[SHORT TASK] Copy out each of the following items word for word, keeping every number and mark of punctuation unchanged.

- - -

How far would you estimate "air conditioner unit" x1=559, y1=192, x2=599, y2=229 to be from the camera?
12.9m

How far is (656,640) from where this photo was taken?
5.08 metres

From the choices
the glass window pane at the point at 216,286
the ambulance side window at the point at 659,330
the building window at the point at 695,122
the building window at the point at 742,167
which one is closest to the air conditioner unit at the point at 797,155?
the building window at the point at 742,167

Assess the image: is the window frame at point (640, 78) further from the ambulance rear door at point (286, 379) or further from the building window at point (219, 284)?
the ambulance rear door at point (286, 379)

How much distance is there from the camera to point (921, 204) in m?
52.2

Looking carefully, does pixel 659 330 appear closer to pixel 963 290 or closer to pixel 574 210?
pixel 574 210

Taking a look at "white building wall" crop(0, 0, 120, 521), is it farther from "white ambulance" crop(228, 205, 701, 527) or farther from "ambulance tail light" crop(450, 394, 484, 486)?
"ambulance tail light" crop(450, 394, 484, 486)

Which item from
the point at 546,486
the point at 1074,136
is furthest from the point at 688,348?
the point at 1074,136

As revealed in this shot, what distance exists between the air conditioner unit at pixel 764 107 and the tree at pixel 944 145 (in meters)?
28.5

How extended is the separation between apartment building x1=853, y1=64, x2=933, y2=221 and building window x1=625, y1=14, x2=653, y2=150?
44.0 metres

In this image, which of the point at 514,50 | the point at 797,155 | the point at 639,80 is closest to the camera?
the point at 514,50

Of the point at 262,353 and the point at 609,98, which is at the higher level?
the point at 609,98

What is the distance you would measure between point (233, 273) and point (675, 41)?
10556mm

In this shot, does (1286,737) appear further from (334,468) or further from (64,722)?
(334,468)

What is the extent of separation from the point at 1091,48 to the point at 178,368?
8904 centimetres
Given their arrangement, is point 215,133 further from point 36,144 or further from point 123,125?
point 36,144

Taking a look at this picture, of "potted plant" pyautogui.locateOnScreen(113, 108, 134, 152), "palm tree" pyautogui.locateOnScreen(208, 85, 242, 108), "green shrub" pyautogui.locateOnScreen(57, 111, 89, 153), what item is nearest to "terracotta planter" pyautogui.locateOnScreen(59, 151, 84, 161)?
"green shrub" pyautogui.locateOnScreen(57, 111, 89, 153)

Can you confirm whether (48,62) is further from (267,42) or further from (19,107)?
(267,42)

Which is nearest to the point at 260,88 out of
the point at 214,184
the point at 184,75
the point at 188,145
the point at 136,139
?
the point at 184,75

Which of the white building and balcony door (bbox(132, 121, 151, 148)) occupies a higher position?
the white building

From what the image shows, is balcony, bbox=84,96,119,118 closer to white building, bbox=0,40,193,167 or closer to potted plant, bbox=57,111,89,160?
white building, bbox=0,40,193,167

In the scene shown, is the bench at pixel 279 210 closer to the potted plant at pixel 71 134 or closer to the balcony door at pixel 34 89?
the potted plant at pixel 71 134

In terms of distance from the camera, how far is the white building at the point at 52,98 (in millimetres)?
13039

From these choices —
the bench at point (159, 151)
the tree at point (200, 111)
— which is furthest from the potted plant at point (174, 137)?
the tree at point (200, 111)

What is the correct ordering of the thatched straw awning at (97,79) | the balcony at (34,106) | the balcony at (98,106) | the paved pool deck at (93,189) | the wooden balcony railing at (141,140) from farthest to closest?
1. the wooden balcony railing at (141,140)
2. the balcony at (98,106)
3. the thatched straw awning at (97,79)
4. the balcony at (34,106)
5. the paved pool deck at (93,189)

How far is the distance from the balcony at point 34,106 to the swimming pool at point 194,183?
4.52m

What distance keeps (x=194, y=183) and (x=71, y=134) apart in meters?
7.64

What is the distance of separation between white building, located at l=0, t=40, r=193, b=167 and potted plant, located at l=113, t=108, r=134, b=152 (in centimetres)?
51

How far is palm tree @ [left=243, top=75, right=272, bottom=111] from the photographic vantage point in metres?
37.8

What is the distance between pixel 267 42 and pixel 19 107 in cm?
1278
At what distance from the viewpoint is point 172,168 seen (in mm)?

- - -

[ANSWER IN FULL]
How far would you estimate "air conditioner unit" x1=559, y1=192, x2=599, y2=229 to be from the camera?
12.9m

How far is (656,640) from where this photo was taken?
5.08 metres

From the choices
the glass window pane at the point at 216,286
the ambulance side window at the point at 659,330
the building window at the point at 695,122
the building window at the point at 742,167
which one is closest to the air conditioner unit at the point at 797,155?
the building window at the point at 742,167

Assess the image: is the window frame at point (640, 78) further from the ambulance rear door at point (286, 379) or further from the building window at point (219, 284)?
the ambulance rear door at point (286, 379)

How much distance is there from the camera to point (921, 204) in m?
52.2

Looking carefully, does pixel 659 330 appear closer to pixel 963 290 or closer to pixel 574 210?
pixel 574 210

Taking a look at "white building wall" crop(0, 0, 120, 521), is it farther from "white ambulance" crop(228, 205, 701, 527) or farther from "ambulance tail light" crop(450, 394, 484, 486)?
"ambulance tail light" crop(450, 394, 484, 486)

Which item from
the point at 546,486
the point at 1074,136
is furthest from the point at 688,348?
the point at 1074,136

As revealed in this shot, what distance exists between the air conditioner unit at pixel 764 107 and the tree at pixel 944 145 (in meters)?
28.5

How extended is the separation between apartment building x1=853, y1=64, x2=933, y2=221 and building window x1=625, y1=14, x2=653, y2=150?
44.0 metres

In this image, which of the point at 514,50 | the point at 797,155 | the point at 639,80 is closest to the camera?
the point at 514,50

Of the point at 262,353 and the point at 609,98, which is at the higher level?
the point at 609,98

What is the distance you would measure between point (233, 273) and point (675, 41)?
10556mm

In this shot, does (1286,737) appear further from (334,468) or further from (64,722)?
(334,468)

What is the extent of separation from the point at 1091,48 to the point at 178,368?
8904 centimetres
Given their arrangement, is point 215,133 further from point 36,144 or further from point 123,125?
point 36,144

Taking a look at this picture, of "potted plant" pyautogui.locateOnScreen(113, 108, 134, 152), "palm tree" pyautogui.locateOnScreen(208, 85, 242, 108), "green shrub" pyautogui.locateOnScreen(57, 111, 89, 153), what item is nearest to "terracotta planter" pyautogui.locateOnScreen(59, 151, 84, 161)?
"green shrub" pyautogui.locateOnScreen(57, 111, 89, 153)

Can you confirm whether (48,62) is further from (267,42) or further from (19,107)?
(267,42)

Which is nearest to the point at 260,88 out of
the point at 214,184
the point at 184,75
the point at 188,145
the point at 136,139
?
the point at 184,75

Which of the white building and balcony door (bbox(132, 121, 151, 148)) occupies a higher position?
the white building

From what the image shows, is balcony, bbox=84,96,119,118 closer to white building, bbox=0,40,193,167 or closer to potted plant, bbox=57,111,89,160?
white building, bbox=0,40,193,167

In the scene shown, is the bench at pixel 279 210 closer to the potted plant at pixel 71 134 or closer to the balcony door at pixel 34 89?
the potted plant at pixel 71 134

In terms of distance from the camera, how far is the white building at the point at 52,98 (in millimetres)?
13039

From these choices —
the bench at point (159, 151)
the tree at point (200, 111)
— which is furthest from the potted plant at point (174, 137)?
the tree at point (200, 111)

What is the correct ordering of the thatched straw awning at (97,79) | the balcony at (34,106) | the balcony at (98,106) | the paved pool deck at (93,189) | the wooden balcony railing at (141,140) from farthest to closest?
1. the wooden balcony railing at (141,140)
2. the balcony at (98,106)
3. the thatched straw awning at (97,79)
4. the balcony at (34,106)
5. the paved pool deck at (93,189)

How far is the distance from the balcony at point 34,106 to the swimming pool at point 194,183?
4.52m

What distance keeps (x=194, y=183) and (x=71, y=134) apart in meters?
7.64

What is the distance of separation between white building, located at l=0, t=40, r=193, b=167 and potted plant, located at l=113, t=108, r=134, b=152 (in centimetres)?
51

How far is palm tree @ [left=243, top=75, right=272, bottom=111] from the photographic vantage point in metres?
37.8

What is the distance between pixel 267 42 and pixel 19 107 in cm?
1278
At what distance from the viewpoint is point 172,168 seen (in mm)?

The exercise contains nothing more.